BRANO ESTRATTO
————————
Commento a cura di Gerardo Porreca.

 

    Una sentenza questa che è in linea con gli indirizzi recentemente forniti dalla legge n. 123/2007 e con le indicazioni in merito alla solidarietà fra committenti, appaltatori, subappaltatori e lavoratori autonomi in materia di salute e sicurezza sul lavoro contenute nell’art. 7 del D. Lgs. n. 626/1994 sui contratti d’appalto e contratti d’opera.
 
    Il caso di cui alla sentenza riguarda un infortunio sul lavoro accaduto nel corso di alcuni lavori di pitturazione di una cabina elettrica ad un lavoratore che, mentre si trovava su una scala a pioli in ferro ad un'altezza di circa 5 m. da terra, perdeva l'equilibrio a causa di una scarica elettrica e cadeva in terra riportando lesioni letali. I lavori venivano effettuati in violazione alle norme antinfortunistiche in quanto avevano luogo a meno di 5 metri da una linea elettrica senza che fosse stata adottata alcuna misura di protezione atta ad evitare accidentali contatti o pericolosi avvicinamenti dei lavoratori alla linea stessa e venivano eseguiti inoltre ad un'altezza superiore a 2 m senza impalcature, ponteggi od opere provvisionale idonee ad eliminare i pericoli di caduta.
————————
RECORD DISPONIBILI
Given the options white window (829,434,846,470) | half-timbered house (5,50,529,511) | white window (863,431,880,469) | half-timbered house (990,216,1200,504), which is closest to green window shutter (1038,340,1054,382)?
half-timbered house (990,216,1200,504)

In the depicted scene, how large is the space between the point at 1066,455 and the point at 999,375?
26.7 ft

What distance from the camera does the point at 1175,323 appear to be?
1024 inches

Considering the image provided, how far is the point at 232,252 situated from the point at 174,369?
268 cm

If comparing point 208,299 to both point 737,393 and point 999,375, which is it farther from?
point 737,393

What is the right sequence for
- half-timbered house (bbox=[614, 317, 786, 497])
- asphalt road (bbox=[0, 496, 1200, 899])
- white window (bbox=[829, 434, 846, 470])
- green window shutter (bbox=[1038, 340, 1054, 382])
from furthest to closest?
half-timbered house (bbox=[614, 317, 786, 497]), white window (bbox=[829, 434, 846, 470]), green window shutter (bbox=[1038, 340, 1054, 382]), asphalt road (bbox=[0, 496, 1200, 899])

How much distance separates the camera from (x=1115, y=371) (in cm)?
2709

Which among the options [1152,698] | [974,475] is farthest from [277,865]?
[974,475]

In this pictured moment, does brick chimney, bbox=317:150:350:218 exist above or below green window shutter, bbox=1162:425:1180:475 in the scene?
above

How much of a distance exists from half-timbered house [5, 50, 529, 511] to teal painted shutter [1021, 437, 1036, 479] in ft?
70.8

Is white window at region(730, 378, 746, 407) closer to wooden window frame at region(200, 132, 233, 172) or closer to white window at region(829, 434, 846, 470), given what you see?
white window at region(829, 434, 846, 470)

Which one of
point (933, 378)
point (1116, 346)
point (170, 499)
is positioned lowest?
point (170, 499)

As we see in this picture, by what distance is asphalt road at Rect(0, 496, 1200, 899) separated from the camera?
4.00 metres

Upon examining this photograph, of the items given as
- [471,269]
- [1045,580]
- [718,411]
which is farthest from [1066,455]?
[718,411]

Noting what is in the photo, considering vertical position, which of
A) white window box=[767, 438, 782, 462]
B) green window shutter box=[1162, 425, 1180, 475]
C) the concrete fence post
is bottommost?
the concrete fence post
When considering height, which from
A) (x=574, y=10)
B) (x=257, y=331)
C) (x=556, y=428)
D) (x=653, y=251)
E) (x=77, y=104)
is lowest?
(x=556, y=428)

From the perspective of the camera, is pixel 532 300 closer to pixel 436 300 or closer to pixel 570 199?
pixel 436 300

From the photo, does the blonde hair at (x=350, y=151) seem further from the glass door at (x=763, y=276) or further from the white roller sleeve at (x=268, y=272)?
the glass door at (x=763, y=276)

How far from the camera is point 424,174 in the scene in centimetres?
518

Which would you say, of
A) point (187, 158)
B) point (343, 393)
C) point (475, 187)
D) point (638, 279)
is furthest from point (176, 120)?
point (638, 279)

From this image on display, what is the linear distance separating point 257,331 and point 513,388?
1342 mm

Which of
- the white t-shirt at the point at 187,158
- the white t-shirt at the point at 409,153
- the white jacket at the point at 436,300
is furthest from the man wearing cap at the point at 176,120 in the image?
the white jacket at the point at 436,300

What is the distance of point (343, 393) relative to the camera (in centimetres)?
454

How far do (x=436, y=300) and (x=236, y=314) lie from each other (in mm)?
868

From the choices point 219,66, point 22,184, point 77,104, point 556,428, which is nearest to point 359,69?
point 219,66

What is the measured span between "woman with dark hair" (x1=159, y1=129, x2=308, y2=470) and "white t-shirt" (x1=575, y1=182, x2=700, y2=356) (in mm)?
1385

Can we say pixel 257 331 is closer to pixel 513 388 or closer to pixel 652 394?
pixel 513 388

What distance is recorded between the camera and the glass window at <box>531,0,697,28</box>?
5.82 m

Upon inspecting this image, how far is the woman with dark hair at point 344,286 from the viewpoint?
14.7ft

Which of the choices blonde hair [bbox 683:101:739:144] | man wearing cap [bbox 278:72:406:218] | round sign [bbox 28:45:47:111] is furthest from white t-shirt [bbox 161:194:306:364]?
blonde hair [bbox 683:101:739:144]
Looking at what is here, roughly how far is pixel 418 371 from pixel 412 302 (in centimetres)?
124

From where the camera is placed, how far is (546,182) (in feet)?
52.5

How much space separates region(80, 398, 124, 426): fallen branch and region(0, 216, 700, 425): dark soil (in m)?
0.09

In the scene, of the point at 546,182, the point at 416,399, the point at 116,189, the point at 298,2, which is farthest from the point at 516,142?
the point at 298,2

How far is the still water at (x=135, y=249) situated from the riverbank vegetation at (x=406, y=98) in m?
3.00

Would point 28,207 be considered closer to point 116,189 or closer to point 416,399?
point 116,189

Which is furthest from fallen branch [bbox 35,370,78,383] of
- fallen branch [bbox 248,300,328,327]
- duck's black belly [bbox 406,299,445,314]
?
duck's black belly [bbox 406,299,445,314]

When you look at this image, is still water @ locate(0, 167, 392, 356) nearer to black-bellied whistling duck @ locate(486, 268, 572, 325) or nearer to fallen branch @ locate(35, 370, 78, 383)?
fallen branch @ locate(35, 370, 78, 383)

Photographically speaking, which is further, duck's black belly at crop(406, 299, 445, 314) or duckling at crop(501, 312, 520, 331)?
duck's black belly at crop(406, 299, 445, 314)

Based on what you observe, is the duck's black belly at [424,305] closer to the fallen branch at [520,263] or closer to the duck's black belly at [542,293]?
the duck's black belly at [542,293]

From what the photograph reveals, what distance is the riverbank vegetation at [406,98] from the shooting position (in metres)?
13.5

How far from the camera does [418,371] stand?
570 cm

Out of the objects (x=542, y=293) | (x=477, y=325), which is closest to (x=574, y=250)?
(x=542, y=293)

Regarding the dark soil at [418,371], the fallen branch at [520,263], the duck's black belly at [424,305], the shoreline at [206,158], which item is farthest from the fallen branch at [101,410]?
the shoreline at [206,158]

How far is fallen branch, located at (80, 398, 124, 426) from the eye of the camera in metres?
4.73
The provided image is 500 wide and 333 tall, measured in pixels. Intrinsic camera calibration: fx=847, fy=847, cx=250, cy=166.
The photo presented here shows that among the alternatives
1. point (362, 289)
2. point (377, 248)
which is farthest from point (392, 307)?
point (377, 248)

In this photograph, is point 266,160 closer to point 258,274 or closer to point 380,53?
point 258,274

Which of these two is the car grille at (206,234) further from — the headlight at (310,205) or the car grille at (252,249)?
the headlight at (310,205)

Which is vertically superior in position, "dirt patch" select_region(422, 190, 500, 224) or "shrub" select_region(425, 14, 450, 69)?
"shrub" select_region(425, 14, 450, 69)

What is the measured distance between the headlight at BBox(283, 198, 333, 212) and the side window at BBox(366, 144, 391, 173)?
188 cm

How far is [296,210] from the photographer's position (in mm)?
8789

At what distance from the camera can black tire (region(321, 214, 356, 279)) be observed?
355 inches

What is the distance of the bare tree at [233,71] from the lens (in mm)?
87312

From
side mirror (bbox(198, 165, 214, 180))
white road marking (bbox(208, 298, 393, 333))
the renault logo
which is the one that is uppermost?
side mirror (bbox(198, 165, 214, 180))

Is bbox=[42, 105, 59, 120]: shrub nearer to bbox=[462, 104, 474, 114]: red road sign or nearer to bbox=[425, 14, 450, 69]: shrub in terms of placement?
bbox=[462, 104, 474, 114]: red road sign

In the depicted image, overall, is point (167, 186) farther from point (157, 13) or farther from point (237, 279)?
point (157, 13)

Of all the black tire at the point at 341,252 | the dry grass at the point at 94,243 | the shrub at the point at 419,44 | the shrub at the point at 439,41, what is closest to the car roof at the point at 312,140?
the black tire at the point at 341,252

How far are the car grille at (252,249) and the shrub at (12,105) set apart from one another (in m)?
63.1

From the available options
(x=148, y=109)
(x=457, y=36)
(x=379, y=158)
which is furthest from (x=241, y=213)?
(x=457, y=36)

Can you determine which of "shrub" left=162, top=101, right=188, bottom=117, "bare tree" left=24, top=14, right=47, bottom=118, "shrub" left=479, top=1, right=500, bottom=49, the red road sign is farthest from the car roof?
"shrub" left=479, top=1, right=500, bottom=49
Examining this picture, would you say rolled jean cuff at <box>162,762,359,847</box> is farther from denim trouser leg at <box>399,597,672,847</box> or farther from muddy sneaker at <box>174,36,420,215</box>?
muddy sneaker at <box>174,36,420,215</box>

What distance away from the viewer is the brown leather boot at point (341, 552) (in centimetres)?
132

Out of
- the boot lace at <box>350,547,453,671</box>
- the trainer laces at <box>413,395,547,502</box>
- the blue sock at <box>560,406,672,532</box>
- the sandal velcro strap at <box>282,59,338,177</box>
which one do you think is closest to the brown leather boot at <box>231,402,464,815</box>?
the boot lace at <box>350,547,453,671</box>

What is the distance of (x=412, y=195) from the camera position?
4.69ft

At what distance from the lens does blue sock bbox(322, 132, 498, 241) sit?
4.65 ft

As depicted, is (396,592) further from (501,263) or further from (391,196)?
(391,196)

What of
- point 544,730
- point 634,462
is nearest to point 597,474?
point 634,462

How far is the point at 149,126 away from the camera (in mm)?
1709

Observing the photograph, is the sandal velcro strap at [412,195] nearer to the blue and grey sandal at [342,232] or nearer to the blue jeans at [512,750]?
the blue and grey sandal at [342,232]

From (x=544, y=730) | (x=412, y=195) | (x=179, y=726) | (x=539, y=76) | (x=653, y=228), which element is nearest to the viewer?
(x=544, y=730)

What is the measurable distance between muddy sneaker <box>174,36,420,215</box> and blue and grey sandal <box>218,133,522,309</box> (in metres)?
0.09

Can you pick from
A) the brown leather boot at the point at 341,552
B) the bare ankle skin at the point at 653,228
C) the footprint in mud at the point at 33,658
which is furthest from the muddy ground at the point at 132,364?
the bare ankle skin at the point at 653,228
————————
COSA FARE
1 > Trascrivi senza modifiche i record a partire dalla riga che contiene "How far is the point at 149,126" e fino alla fine dei record, estremi inclusi.
2 > Prosegui il commento alla sentenza sull'infortunio durante la pitturazione della cabina elettrica, riprendendo da dove si ferma.
Il testo e i record non hanno alcun legame tra loro.

SOLUZIONI
1 >
How far is the point at 149,126 away from the camera (in mm)?
1709

Observing the photograph, is the sandal velcro strap at [412,195] nearer to the blue and grey sandal at [342,232] or nearer to the blue jeans at [512,750]?
the blue and grey sandal at [342,232]

From (x=544, y=730) | (x=412, y=195) | (x=179, y=726) | (x=539, y=76) | (x=653, y=228), which element is nearest to the viewer?
(x=544, y=730)

What is the measurable distance between muddy sneaker <box>174,36,420,215</box> and blue and grey sandal <box>218,133,522,309</box> (in metres)?
0.09

Can you pick from
A) the brown leather boot at the point at 341,552
B) the bare ankle skin at the point at 653,228
C) the footprint in mud at the point at 33,658
which is furthest from the muddy ground at the point at 132,364?
the bare ankle skin at the point at 653,228

2 >
 
    Quale responsabile dell’accaduto, legato alla mancata predisposizione delle necessarie misure di sicurezza, veniva individuato dal Tribunale uno dei soci della cooperativa proprietaria della cabina elettrica, e precisamente quello che aveva ricevuto l’incarico dalla stessa di effettuare i lavori, in quanto veniva riconosciuto datore di lavoro di fatto del lavoratore autonomo vittima dell’infortunio al quale aveva chiesto la collaborazione.
   
    L’imputato ha fatto ricorso alla Corte di Cassazione contestando l’esistenza di una posizione di garanzia in quanto fra i due lavoratori esisteva una situazione di collaborazione perfettamente paritaria sostenendo, altresì, che gli strumenti per la pitturazione erano stati forniti da entrambi. Si lamentava inoltre che fosse stato escluso da quanto accaduto il rappresentante legale della cooperativa che rivestiva la veste di committente dei lavori. Il ricorrente sosteneva inoltre che la pitturazione avveniva utilizzando un lungo bastone con un rullo all'apice e che la scala aveva il solo scopo di consentire il raggiungimento del lastrico solare per ivi effettuare la relativa bitumazione. Poneva in rilievo altresì che al momento dell’infortunio i lavori erano già finiti e che il lavoratore imprevedibilmente e senza alcuna plausibile ragione era salito nuovamente sulla scala.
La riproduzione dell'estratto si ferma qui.